Tenho ouvido sustentarem que, em razão da menor natalidade, ou seja, menos crianças e, portanto, menos alunos, o Brasil poderia reduzir os seus gastos em educação. Contudo, é fácil perceber que estamos longe de obter resultados aceitáveis, apesar de ligeiras melhoras aqui e ali, como no último Ideb.
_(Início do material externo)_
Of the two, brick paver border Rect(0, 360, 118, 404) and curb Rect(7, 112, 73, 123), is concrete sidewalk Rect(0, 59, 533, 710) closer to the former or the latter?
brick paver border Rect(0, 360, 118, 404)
E, como é óbvio, um bom ensino é indispensável não apenas para oferecer às novas gerações melhores e mais igualitárias oportunidades no mercado de trabalho e, por outro lado, aumentar a produtividade e aquecer a economia. Conhecimento prévio também é necessário, por exemplo, para que debates eleitorais e campanhas de orientação sanitária cheguem à população. Para quem tem dificuldades em ler, até um santinho ou uma cartilha serão desafiadores.
Evasão escolar, baixa escolaridade e envolvimento com o crime estão claramente correlacionados. Para tornar isso ainda mais triste, geralmente ocorre no segundo ciclo fundamental, isto é, no antigo ginasial. Contudo, também está bastante claro que o processo de desinteresse e falta de pertencimento à escola começa nas primeiras séries.
Outra realidade óbvia é que as crianças das classes menos favorecidas vêm sendo cada vez mais duramente atingidas pela falta de estrutura em seu próprio lar. Cada vez mais, as escolas precisam suprir aquilo que nem sempre as famílias oferecem, e não estamos falando somente de alimentação, mas de lazer, orientação e até mesmo afeto.
Seja para melhorar os resultados de aprendizado, seja para prevenir a evasão escolar e a passagem para a criminalidade, a estratégia mais eficiente é, claramente, ofertar o turno integral, especialmente no ensino fundamental. Uma vantagem adicional seria favorecer o trabalho feminino, a inserção das mulheres no mercado de trabalho, na medida em que se reduziria a preocupação das mães, sobre quem recai a maior parte desse cuidado, com o que fazem seus filhos enquanto elas estão no serviço.
Em termos econômicos, a educação pública é um investimento de médio prazo, pois seus efeitos somente são percebidos na medida em que os jovens ingressam no trabalho. Na segurança, contudo, a espera é curta, os desdobramentos são quase imediatos: cada criança ou jovem que esteja na escola hoje não estará na delegacia amanhã. O mesmo se pode dizer da igualdade de oportunidades profissionais entre os gêneros: os ganhos ocorrem no dia seguinte. Esperamos que tudo isto entre no debate eleitoral.